The following notation is provided to describe the parts split during a point-to-point round trip communication:

the specific process of the step (a) is that,

(a-1) lower communication latency and higher communication bandwidth between computing cores on the same node compared to computing cores distributed on different nodes. Therefore, for parallel applications with evenly distributed inter-process communication, the overall communication overhead of the application depends mainly on cross-node inter-process communication with higher communication overhead. Meanwhile, the influence of inter-core communication competition is mainly shown in the situation that the source computing core and the target computing core are located in different nodes, and when the source computing core and the target computing core are located in the same node, the extra communication overhead caused by inter-core communication competition is not obvious. For a certain communication among different nodes, except for link delay, communication bandwidth and message size, the communication overhead is mainly influenced by other communications which are the same as the source node at the same time, and the more the number of the communication cores of the source node at the same time is, the larger the additional overhead of the communication is.

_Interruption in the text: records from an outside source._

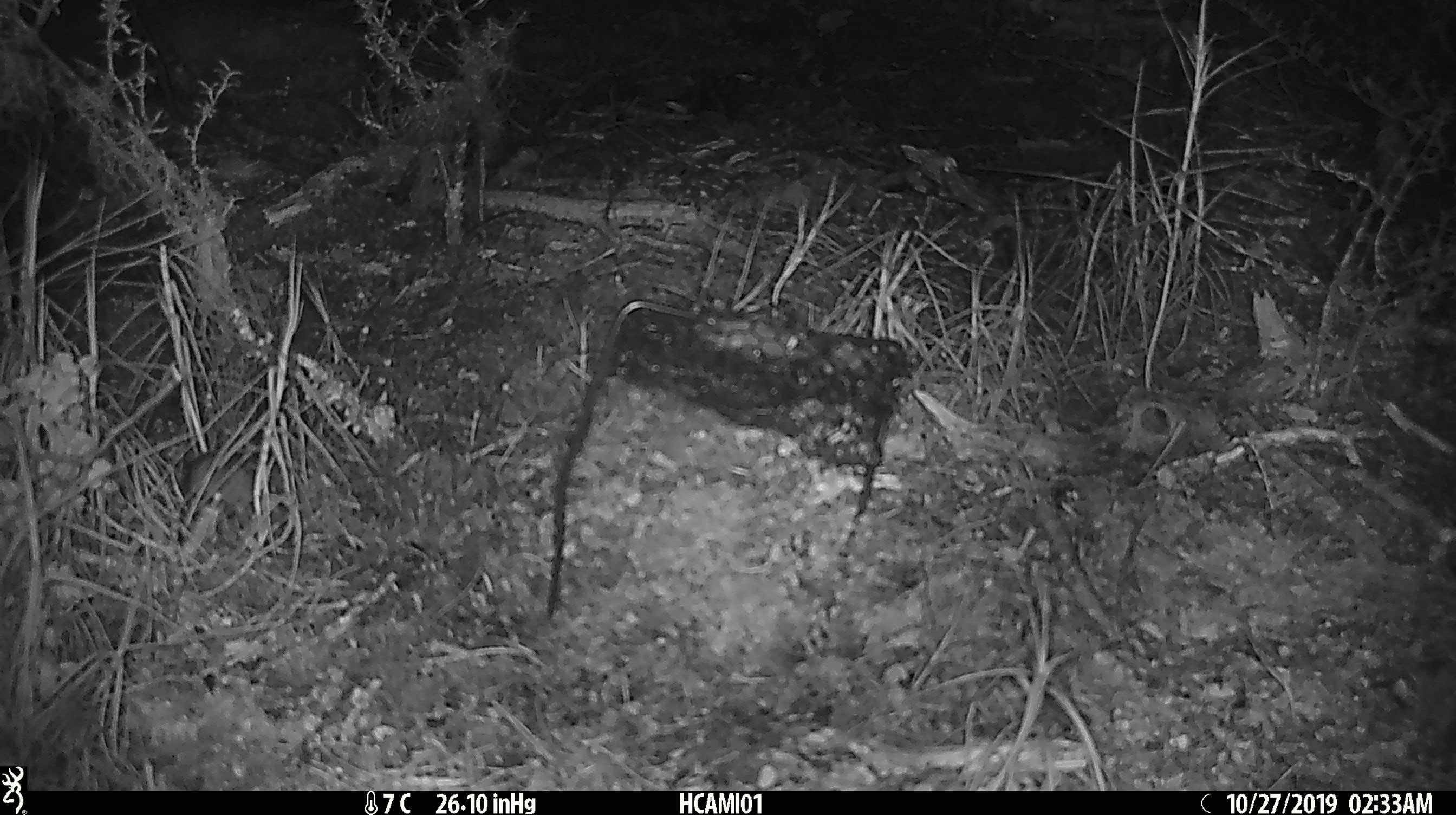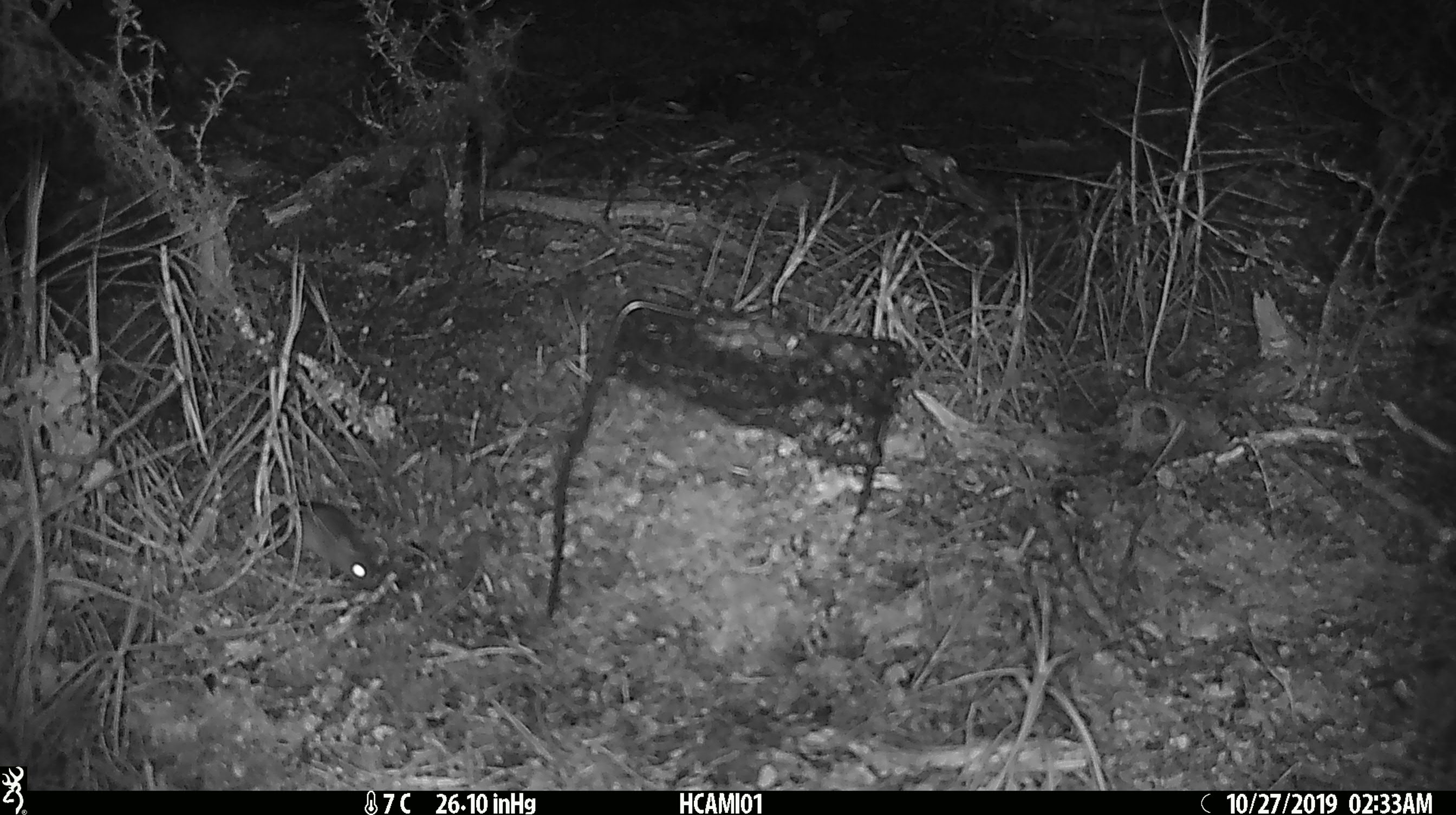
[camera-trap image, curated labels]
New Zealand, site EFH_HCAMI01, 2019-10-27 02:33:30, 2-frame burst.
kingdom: Animalia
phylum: Chordata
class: Mammalia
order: Rodentia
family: Muridae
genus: Mus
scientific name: Mus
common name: mouse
Mouse (Mus).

(a-2) dividing two situations into two types according to whether the source computing core and the target computing core are positioned in the same node or not by the point-to-point communication model (a-1), wherein when the source computing core and the target computing core are positioned in the same node, namely, intra-node communication, the time cost of the point-to-point communication is nearly the same under the condition that inter-core communication competition exists and the inter-core communication competition does not exist, and the total time cost of the point-to-point communication is 2O + L + k (O)_s+O_r+ G); when the source computing core and the target computing core are positioned at different nodes, namely, the nodes communicate with each other, and under the condition of no inter-core communication competition, the total time overhead of point-to-point communication is 2O + L + k (O)_s+O_r+ G), the total time overhead of point-to-point communication is 2O +2h + L + k (O) under the condition of inter-core communication competition_s+O_r+ G + C), where h and C vary as the number of inter-core communication contention increases.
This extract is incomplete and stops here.